╔══

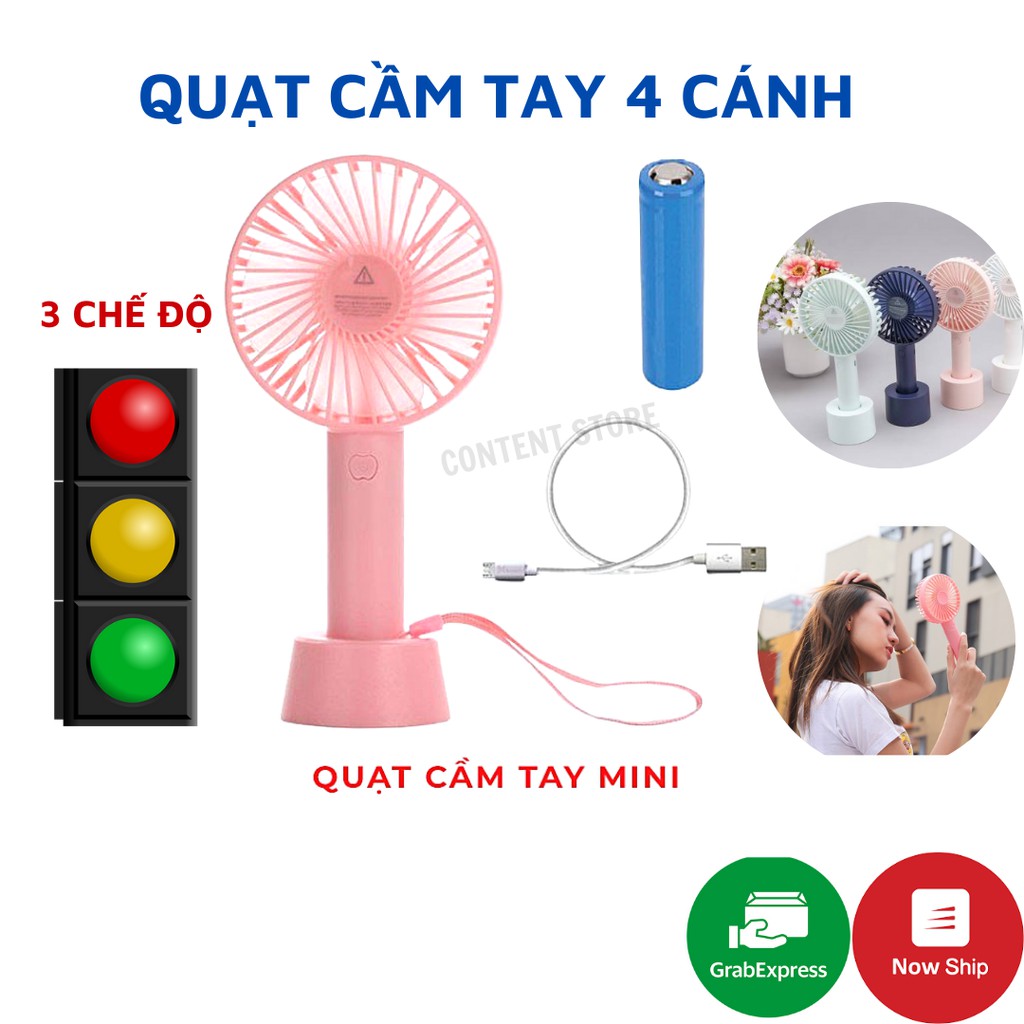 Quạt Mini Cầm Tay Pin Sạc 4 Cánh 3 Tốc Độ Gió Có Đế Để Bàn, Quạt Để Bàn Pin Sạc USB Cao Cấp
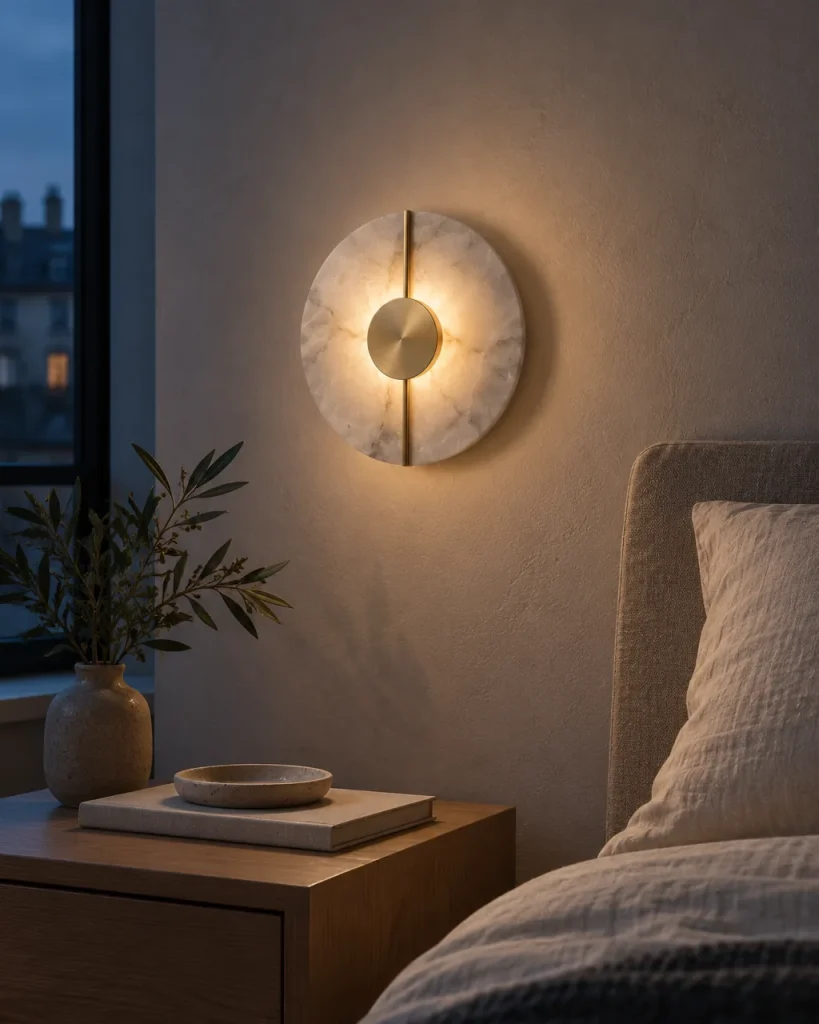 Wandlampe KLARLA, Alabaster-Wandleuchte mit goldener Mittelscheibe – im Schlafzimmer über dem Nachttisch, Abendlicht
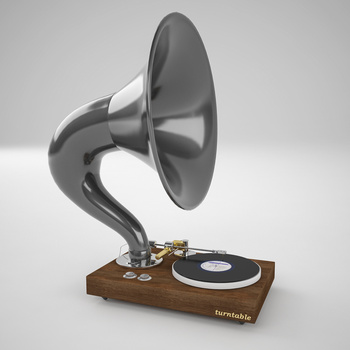 现代唱片机3d模型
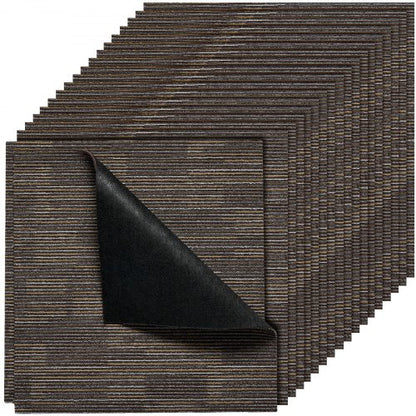 Carpet Tiles Reusable 24x24 inch, 24 PCS Modular Carpet Square Rug, Commercial Floor Soft Padded for Seamless Cover 96sq.ft², Easy DIY for Living Room Bedroom Office Indoor,Gray & Brown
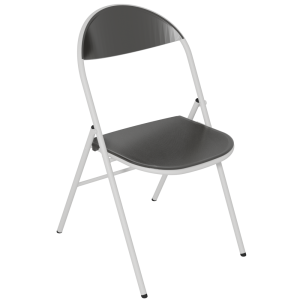 Lot de 4 chaises pliantes PLICHAISE assise et dossier polypropylène piètement époxy - T6 - Noir/Gris alu RAL 9006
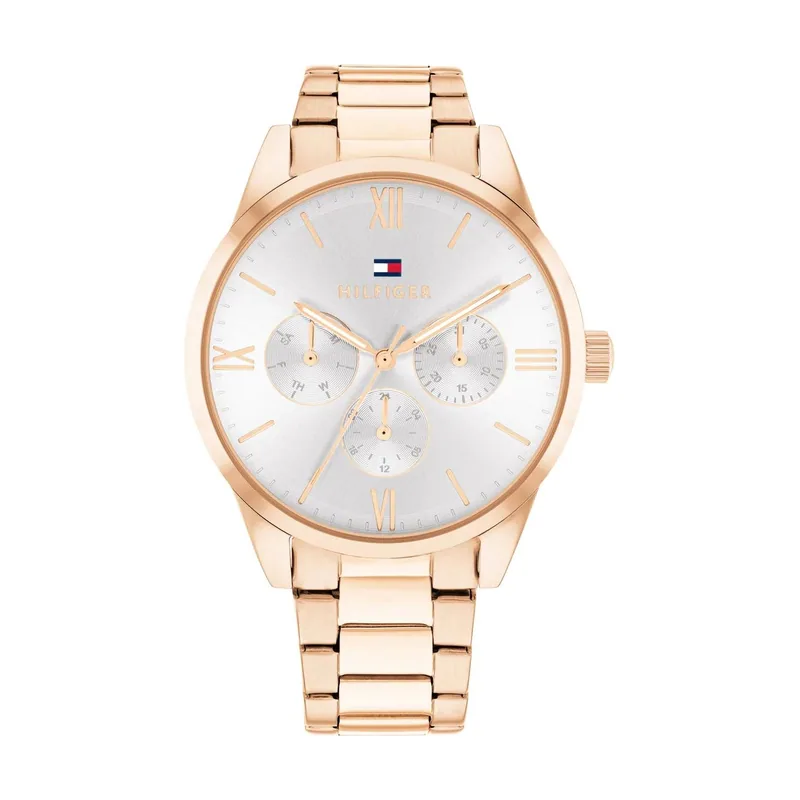 Tommy Hilfiger Reloj Analógico de Cuarzo Multifunción para Mujer con Correa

╚══

§ DIRECTIONS
Convert the records above into a Markdown table with two columns, Number and Record, giving each record its row number and its line of text and skipping any blank lines. Omit the pictures from the table.

§ WRITTEN SOLUTION
| Number | Record |
|---|---|
| 1 |  Quạt Mini Cầm Tay Pin Sạc 4 Cánh 3 Tốc Độ Gió Có Đế Để Bàn, Quạt Để Bàn Pin Sạc USB Cao Cấp |
| 2 |  Wandlampe KLARLA, Alabaster-Wandleuchte mit goldener Mittelscheibe – im Schlafzimmer über dem Nachttisch, Abendlicht |
| 3 |  现代唱片机3d模型 |
| 4 |  Carpet Tiles Reusable 24x24 inch, 24 PCS Modular Carpet Square Rug, Commercial Floor Soft Padded for Seamless Cover 96sq.ft², Easy DIY for Living Room Bedroom Office Indoor,Gray & Brown |
| 5 |  Lot de 4 chaises pliantes PLICHAISE assise et dossier polypropylène piètement époxy - T6 - Noir/Gris alu RAL 9006 |
| 6 |  Tommy Hilfiger Reloj Analógico de Cuarzo Multifunción para Mujer con Correa |